··· AVAILABLE DATA ···

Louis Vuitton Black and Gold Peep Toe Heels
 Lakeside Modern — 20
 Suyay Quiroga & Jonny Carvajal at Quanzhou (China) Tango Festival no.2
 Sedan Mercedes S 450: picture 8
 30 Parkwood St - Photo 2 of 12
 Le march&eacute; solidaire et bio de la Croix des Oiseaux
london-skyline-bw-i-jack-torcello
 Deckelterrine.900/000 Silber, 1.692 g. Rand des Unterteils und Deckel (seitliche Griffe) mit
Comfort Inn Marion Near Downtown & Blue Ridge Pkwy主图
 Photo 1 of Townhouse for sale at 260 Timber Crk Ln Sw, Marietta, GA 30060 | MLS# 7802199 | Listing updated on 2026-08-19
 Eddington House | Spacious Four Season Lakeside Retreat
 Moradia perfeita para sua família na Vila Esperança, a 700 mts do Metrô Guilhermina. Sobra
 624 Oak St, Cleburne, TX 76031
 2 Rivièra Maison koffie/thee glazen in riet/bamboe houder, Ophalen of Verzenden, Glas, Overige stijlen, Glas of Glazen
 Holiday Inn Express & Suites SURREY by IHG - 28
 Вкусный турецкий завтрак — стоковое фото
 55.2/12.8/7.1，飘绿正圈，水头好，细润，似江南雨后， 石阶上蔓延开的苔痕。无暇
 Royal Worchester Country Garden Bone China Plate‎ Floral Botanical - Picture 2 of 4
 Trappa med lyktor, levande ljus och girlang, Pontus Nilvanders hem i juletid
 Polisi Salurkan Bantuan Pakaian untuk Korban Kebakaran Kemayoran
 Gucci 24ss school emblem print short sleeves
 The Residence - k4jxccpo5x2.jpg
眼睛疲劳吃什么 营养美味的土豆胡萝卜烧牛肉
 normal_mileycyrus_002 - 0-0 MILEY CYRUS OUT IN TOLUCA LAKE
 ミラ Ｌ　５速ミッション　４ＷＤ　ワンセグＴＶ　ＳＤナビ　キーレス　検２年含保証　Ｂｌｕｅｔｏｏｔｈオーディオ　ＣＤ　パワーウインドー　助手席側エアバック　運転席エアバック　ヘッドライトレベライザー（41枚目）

···

**PROBLEM STATEMENT**
Your reply must consist of the number of lines in the material above that include "China", and nothing else.

**SOLUTION**
2